Why Did This One Get Lost?

So, why haven't more people seen this? For one, the distributor, Global Road Entertainment, went bankrupt right around the time the film was supposed to hit theaters, leading to a botched release. It’s a classic "streaming era" casualty—a mid-budget drama that didn't have the awards-season momentum of something like Manchester by the Sea or the franchise pull of a Marvel movie. In the current landscape, if a drama doesn't have a massive "hook" or a viral social media moment, it often vanishes into the VOD abyss.

Scene from The Professor

Furthermore, Wayne Roberts’ script (he also directed) walks a very thin line between profound and pretentious. Sometimes the dialogue feels like it was written by a philosophy student who just discovered Camus. However, the film is saved by its supporting cast. Zoey Deutch (The Politician) brings a spark of energy as one of Richard's students, and Devon Terrell (Barry) provides a necessary foil to Richard’s nihilism. The film doesn't always earn its emotional beats, but the actors work overtime to make sure you feel the weight of the situation.

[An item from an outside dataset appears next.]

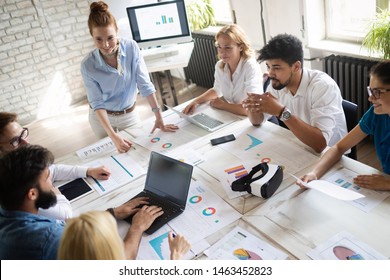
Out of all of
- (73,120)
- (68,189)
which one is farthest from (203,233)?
(73,120)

Ultimately, The Professor is a film about the "Contemporary Moment"—that specific 21st-century anxiety where we feel trapped by our roles and our routines. It asks what happens when the social contract is shredded. It’s not a perfect movie, and it certainly doesn't reinvent the "dying man" subgenre, but it has a specific, biting charm that kept me from checking my phone (or my laundry) for the full 90 minutes.

6.5 /10

Worth Seeing

While it occasionally stumbles over its own cleverness, The Professor is a solid character study anchored by a surprisingly vulnerable Johnny Depp. It’s a dark, messy, and frequently funny look at what it means to stop caring about the small things when the "big thing" is finally at the door. If you’re in the mood for a drama that isn't afraid to be a little bit mean-spirited before it gets sweet, this one is a hidden gem worth digging up on your next streaming deep-dive.